A teapot-sized tempest brewed up on social media when the Cannes Film Festival released the official synopsis for Young Ahmed, the new feature from Croisette mainstays Jean-Pierre and Luc Dardenne. It revealed basic a premise oriented around an adolescent Muslim fundamentalist on a mission to murder his schoolteacher, though that was more than enough to set off pre-emptive alarm bells.
To an extent, the concern was understandable enough: what could two white Belgians with no known connection to the Islamic faith have to say about a religion already freighted with controversy (if not outright prejudice) in the French-speaking world?
Quite a bit, as it turns out, little of it particularly inflammatory. Though 13-year-old Ahmed (Idir Ben Addi, old enough to shave and young enough that his peach fuzz doesn’t require lathering) shares an ideology with the radicals that Western news media just can’t get enough of, the Dardennes don’t paint with such broad strokes.
One early scene set during a meeting of the Muslim families of Ahmed’s classmates establishes in no uncertain terms that this populace is no monolith, with plenty of infighting between conservative and more permissive factions. Their broadside targets extremism as a concept, and the insidious manner in which it lures the disaffected and impressionable.
If there’s a villain in the mix, it’s the Imam (Othmane Moumen) filling Ahmed’s head with hatred for local educator he brands an apostate and “bitch”. Madame Ines (Miriam Akheddiou) has done nothing more sacrilegious than teaching Arabic through song, but with her Jewish boyfriend she’s a perfect repository for the more generalised anger raging in Ahmed’s heart.
His father has been gone a while by the time we join the family, and Ahmed has sublimated the resultant hurt into the belief that his mother’s slatternly dress and taste for alcohol drove him away. Most troubling of all, he idolises his cousin, a known terrorist already martyred in his pursuit of jihad.

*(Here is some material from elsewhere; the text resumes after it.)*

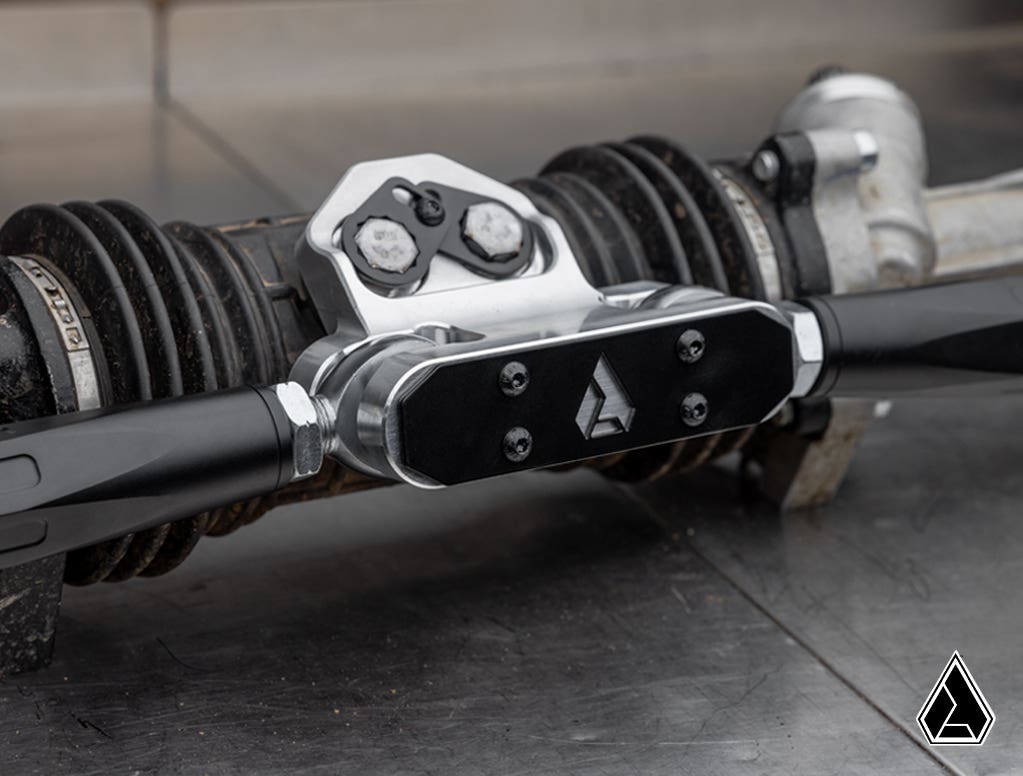 Assault Industries Can-Am Maverick R Turret Style Heavy-Duty Tie Rods – fits Can-Am Maverick R 2-Seat (view 5)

The building blocks of fanaticism could be easily fitted to anti-Semitic school shooters in the United States or xenophobes in the United Kingdom. In part, that applicability fortifies the Dardennes’ writing by putting it in clean moral terms. On the other hand, that same quality reflects a lack of perspective that constantly invites comparison to an alternate version of the film that may have been more sharply honed.

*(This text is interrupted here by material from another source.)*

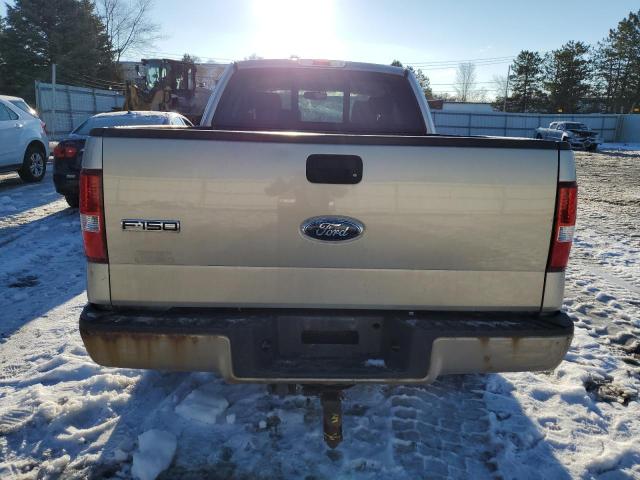 Photo 6 from auction – 2006 FORD F150 with VIN 1FTPX14586FB66441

As a rule, I find it more productive to discuss what a film is rather than what it isn’t. Even so, this one is peppered with little moments reminding the viewer of a certain remove that a Muslim filmmaker wouldn’t have to contend with. The vérité-style cinematography likes to linger on Ahmed as he goes through the mundane process of regular prayer while in juvenile detention, peering at his murmuring lips with a mixture of deference to his devoutness and fear of the lengths he’ll take it to. The shots aren’t quite voyeuristic, just overly fascinated; Ahmed’s diligent sharpening of a toothbrush for unsavoury purposes plays the very same way.

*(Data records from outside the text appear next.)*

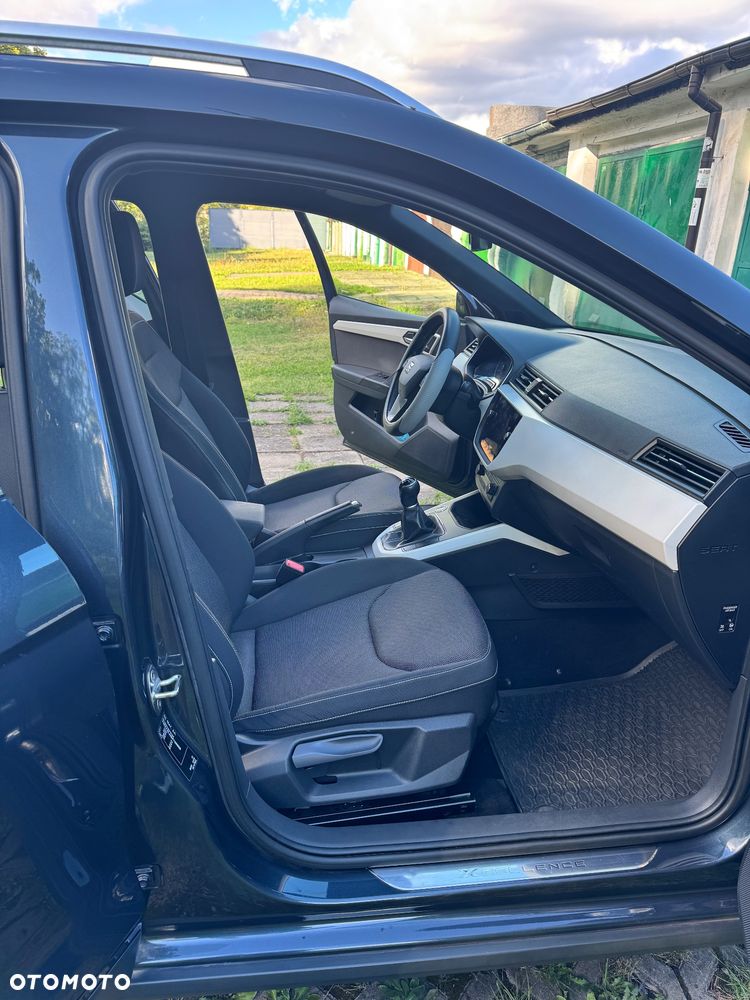 Seat Arona 1.0 TSI OPF XCELLENCE - 21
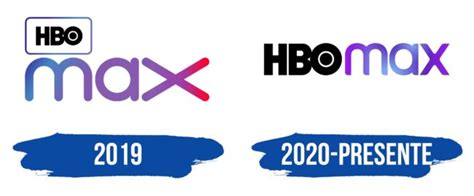 Hbo Max Logo Y Símbolo Significado Historia Png Marca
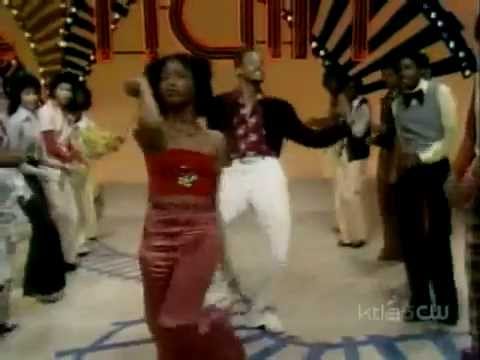 Soul Train Line 1975 (Rufus ft Chaka Khan – Once You Get Started)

The ending in particular suffers from this absence of innate understanding, giving the filmmakers an easy way out from the questions of penance and forgiveness that’s nagged so many of their past characters. The Dardennes have often settled on not-knowing in their work, only here, that acceptance of uncertainty plays like a concession that they’re in over their heads. Consider the lean 84-minute runtime, a sign of their intention to pare this story down to its barest elements.
Instead, specificity should be the name of the game with such subject matter, the key factor separating this vague parable from the hot-button surgical dissection of inner turmoil it deserves to be, and billed itself as.